>> begin Input material

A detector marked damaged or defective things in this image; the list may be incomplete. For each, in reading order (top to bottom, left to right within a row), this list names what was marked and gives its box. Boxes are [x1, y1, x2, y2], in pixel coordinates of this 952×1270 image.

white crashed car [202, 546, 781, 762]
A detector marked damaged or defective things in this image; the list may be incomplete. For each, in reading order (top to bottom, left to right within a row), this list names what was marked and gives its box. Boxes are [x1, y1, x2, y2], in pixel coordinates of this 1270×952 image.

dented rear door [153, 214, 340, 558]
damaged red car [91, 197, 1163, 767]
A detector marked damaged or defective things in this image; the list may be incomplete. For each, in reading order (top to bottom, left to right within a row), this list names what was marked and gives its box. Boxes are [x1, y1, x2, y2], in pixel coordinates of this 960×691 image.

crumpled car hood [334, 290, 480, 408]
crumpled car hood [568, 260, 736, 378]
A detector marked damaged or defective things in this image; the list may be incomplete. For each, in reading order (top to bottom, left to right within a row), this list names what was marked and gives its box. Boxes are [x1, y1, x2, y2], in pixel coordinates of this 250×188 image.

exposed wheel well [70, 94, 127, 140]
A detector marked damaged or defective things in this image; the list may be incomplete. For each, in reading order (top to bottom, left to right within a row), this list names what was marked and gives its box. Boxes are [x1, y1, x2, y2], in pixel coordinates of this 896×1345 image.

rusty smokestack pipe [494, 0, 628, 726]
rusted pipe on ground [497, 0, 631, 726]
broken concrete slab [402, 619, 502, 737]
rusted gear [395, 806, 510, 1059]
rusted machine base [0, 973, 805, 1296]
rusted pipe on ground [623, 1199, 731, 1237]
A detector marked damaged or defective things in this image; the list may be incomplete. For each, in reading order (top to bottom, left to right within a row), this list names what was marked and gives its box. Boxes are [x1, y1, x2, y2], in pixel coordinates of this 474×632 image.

>> end Input material

**Objective:** Put every line of the records above into one numbered list, and skip the blank lines.

**Written solution:**
1. A detector marked damaged or defective things in this image; the list may be incomplete. For each, in reading order (top to bottom, left to right within a row), this list names what was marked and gives its box. Boxes are [x1, y1, x2, y2], in pixel coordinates of this 952×1270 image.
2. white crashed car [202, 546, 781, 762]
3. A detector marked damaged or defective things in this image; the list may be incomplete. For each, in reading order (top to bottom, left to right within a row), this list names what was marked and gives its box. Boxes are [x1, y1, x2, y2], in pixel coordinates of this 1270×952 image.
4. dented rear door [153, 214, 340, 558]
5. damaged red car [91, 197, 1163, 767]
6. A detector marked damaged or defective things in this image; the list may be incomplete. For each, in reading order (top to bottom, left to right within a row), this list names what was marked and gives its box. Boxes are [x1, y1, x2, y2], in pixel coordinates of this 960×691 image.
7. crumpled car hood [334, 290, 480, 408]
8. crumpled car hood [568, 260, 736, 378]
9. A detector marked damaged or defective things in this image; the list may be incomplete. For each, in reading order (top to bottom, left to right within a row), this list names what was marked and gives its box. Boxes are [x1, y1, x2, y2], in pixel coordinates of this 250×188 image.
10. exposed wheel well [70, 94, 127, 140]
11. A detector marked damaged or defective things in this image; the list may be incomplete. For each, in reading order (top to bottom, left to right within a row), this list names what was marked and gives its box. Boxes are [x1, y1, x2, y2], in pixel coordinates of this 896×1345 image.
12. rusty smokestack pipe [494, 0, 628, 726]
13. rusted pipe on ground [497, 0, 631, 726]
14. broken concrete slab [402, 619, 502, 737]
15. rusted gear [395, 806, 510, 1059]
16. rusted machine base [0, 973, 805, 1296]
17. rusted pipe on ground [623, 1199, 731, 1237]
18. A detector marked damaged or defective things in this image; the list may be incomplete. For each, in reading order (top to bottom, left to right within a row), this list names what was marked and gives its box. Boxes are [x1, y1, x2, y2], in pixel coordinates of this 474×632 image.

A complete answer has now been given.